### Work item
Pictures must not appear in the copy. Set down exactly the line with "City, Qld 4870" and each line after it through the end of the data below.

### Extracted information
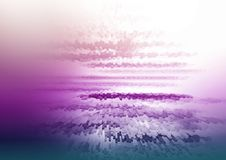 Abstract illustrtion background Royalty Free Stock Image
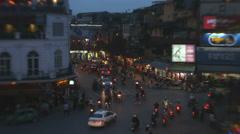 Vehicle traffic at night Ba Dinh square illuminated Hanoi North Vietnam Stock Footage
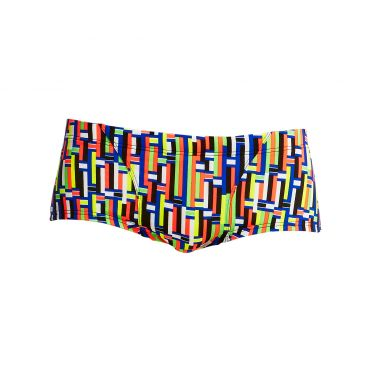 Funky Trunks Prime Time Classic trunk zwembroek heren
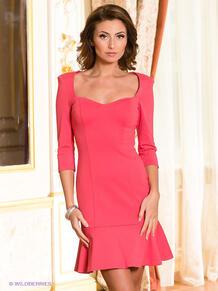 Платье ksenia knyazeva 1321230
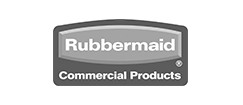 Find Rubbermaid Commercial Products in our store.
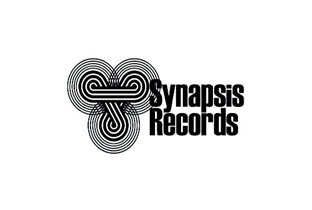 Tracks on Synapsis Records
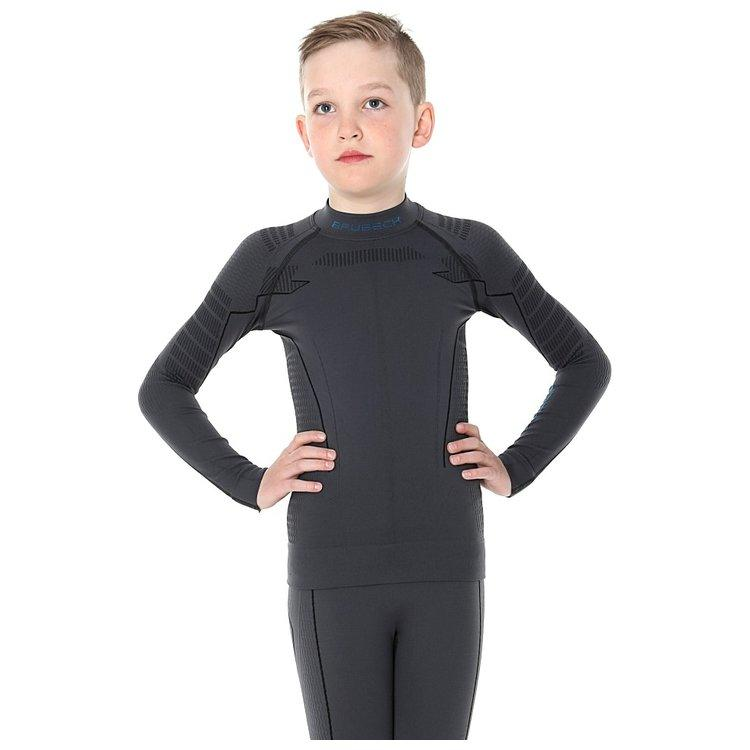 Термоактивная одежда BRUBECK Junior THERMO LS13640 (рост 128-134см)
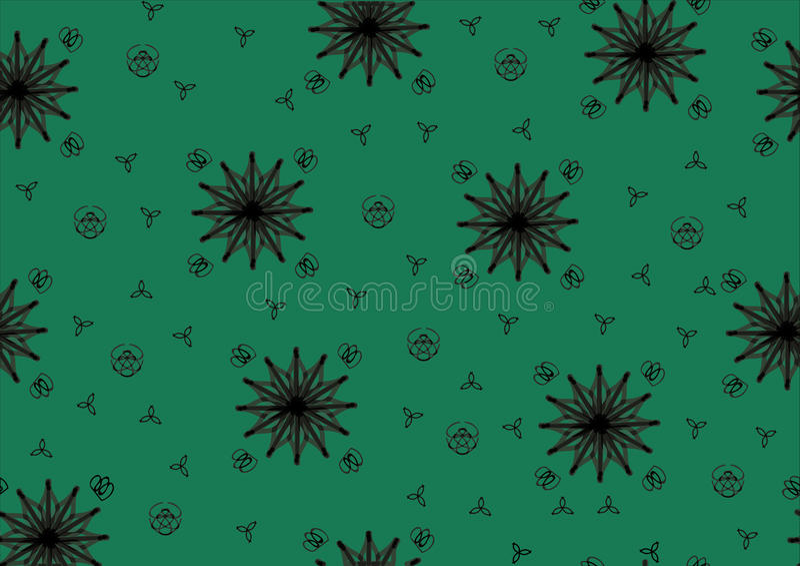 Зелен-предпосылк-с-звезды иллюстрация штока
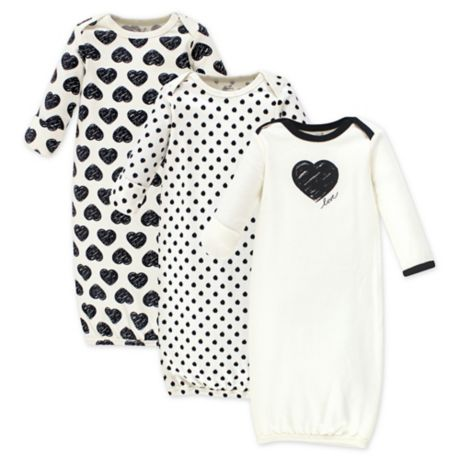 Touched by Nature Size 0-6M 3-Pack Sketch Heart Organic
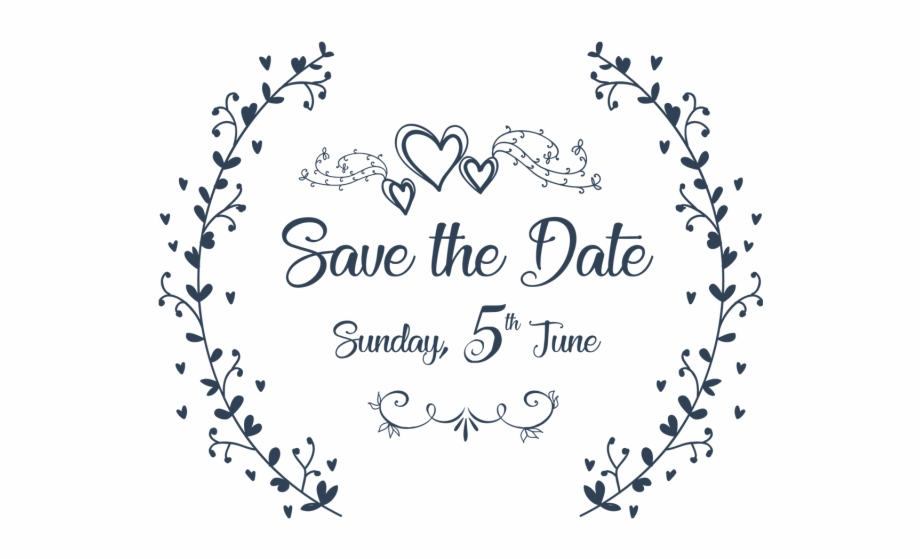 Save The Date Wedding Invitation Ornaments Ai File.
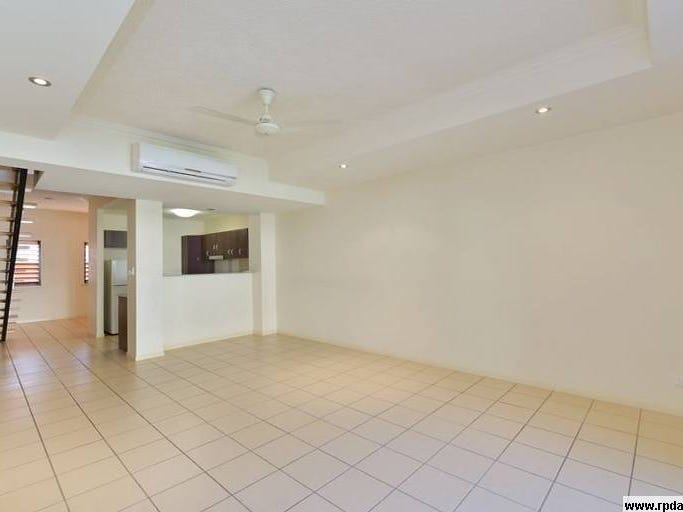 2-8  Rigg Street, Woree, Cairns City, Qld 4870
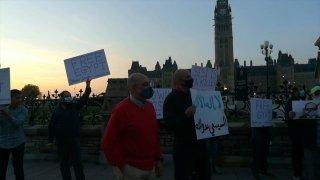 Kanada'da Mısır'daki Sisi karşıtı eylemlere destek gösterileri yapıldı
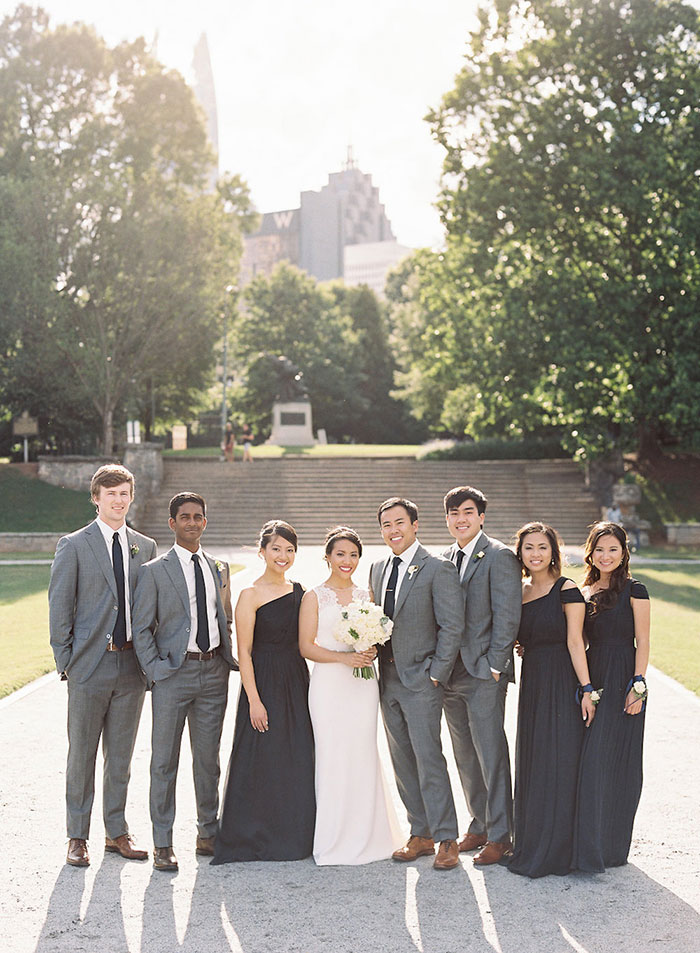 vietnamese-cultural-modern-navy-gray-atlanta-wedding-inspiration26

### Answer box
 2-8  Rigg Street, Woree, Cairns City, Qld 4870
 Kanada'da Mısır'daki Sisi karşıtı eylemlere destek gösterileri yapıldı
 vietnamese-cultural-modern-navy-gray-atlanta-wedding-inspiration26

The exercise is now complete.